* Testo fornito *
━━━━
E’ il 25 gennaio e il presidente egiziano al-Sisi parla di Rivoluzione. Quella storica del 2011, fatta sua già un anno fa, quando lanciava proclami da presidente eletto per far dimenticare il preludio golpista. La storia scritta dai vincitori ha sempre verità favorevoli al proprio disegno e l’Egitto, spaccato in due già nei mesi seguenti il disarcionamento di Mubarak, risulta oggi ancora più frantumato. Il Paese sta conoscendo giorni addirittura più bui di quelli consolidati nel trentennio di dominio del longevo raìs, dato più volte per moribondo e coi piedi ancora ben piantati a terra, “detenuto” nella prigione dorata delle sue residenze dove anche i figli, ladri e truffaldini, circolano impunemente. Da due anni filati la più popolosa nazione araba vive il suo Termidoro, dopo aver incoronato il figlio-generale più celermente del dittatore diventato Imperatore di Francia. Quest’ultimo certe battaglie le combatteva, Sisi sta trovando avversari armati nei jihadisti del Sinai, mentre la fama di duro se l’è fatta contro la popolazione civile. Una scalata al potere macchiata di rosso sangue: quello di oltre mille, forse duemila, vittime della sua repressione solo nei due giorni d’agosto 2013.
━━━━
* Materiale fornito *

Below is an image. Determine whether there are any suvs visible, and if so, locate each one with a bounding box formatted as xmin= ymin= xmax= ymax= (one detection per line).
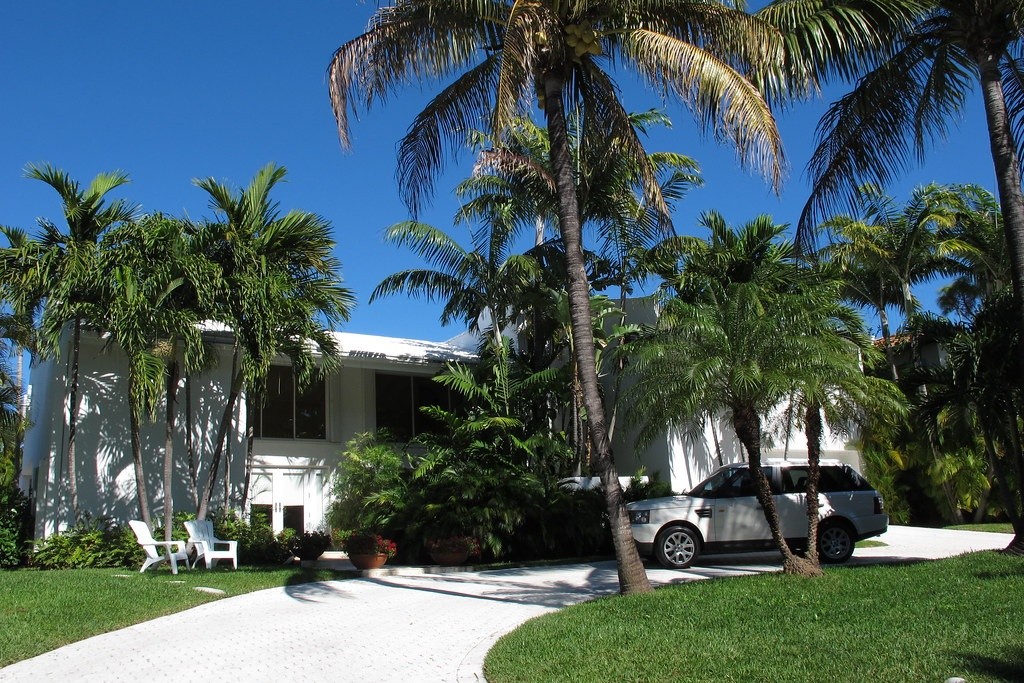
━━━━
* Obiettivo indicato *
Per favore, porta avanti il testo sull'Egitto di al-Sisi, riprendendo subito dopo la sua ultima frase.

* Soluzione esercizio *
Erano attivisti della Fratellanza Musulmana accampati innanzi alla moschea Rabaa al-Adawiya, in un’area
periferica del Cairo, per protestare contro la defenestrazione e l’arresto di
Mohammed Morsi, il legittimo presidente. Le vicende sono note, i media globali
le trattarono a botta calda. Meno si parlò del massacro che rappresentava la
macchia grazie alla quale la ‘Rivoluzione buona’ si faceva strada. Quindi
gradualmente è sceso l’oblìo sul processo normalizzatore di Sisi; bastava
sapere che fosse in marcia, che l’islamismo di governo fosse stato fermato. Ma
le fosse e le galere, inizialmente riempite di migliaia di giovani islamici,
trovavano e trovano ospiti d’ogni tendenza, lì finisce chiunque si macchi del
peccato d’opposizione. Il regime che ha rassicurato un’ampia metà della
popolazione egiziana, spaesata dall’approssimazione settaria del partito della
Brotherhood, timorosa d’ogni cambiamento, disposta a rivestire gli stracci del
suddito piuttosto che indossare i ruvidi abiti di dignità e libertà, i due
princìpi irrinunciabili della Tahrir realmente rivoluzionaria, quel regime
affonda le radici nel terrore. Centinaia di migliaia di cittadini l’hanno
conosciuto in due anni, i più integerrimi e votati al martirio continuano a
incontrarlo.
La quotidianità politica
interna e nel Mashreq mediorientale sta mostrando diverse facce, cosicché
risvolti e fughe fra l’opposizione repressa fanno pensare a scelte armate. Ora
la componente jihadista organizzata nel gruppo Ansar Bait al-Maqdis mette a
soqquadro il Sinai e pratica attentati in grandi centri in sinergìa col Daesh.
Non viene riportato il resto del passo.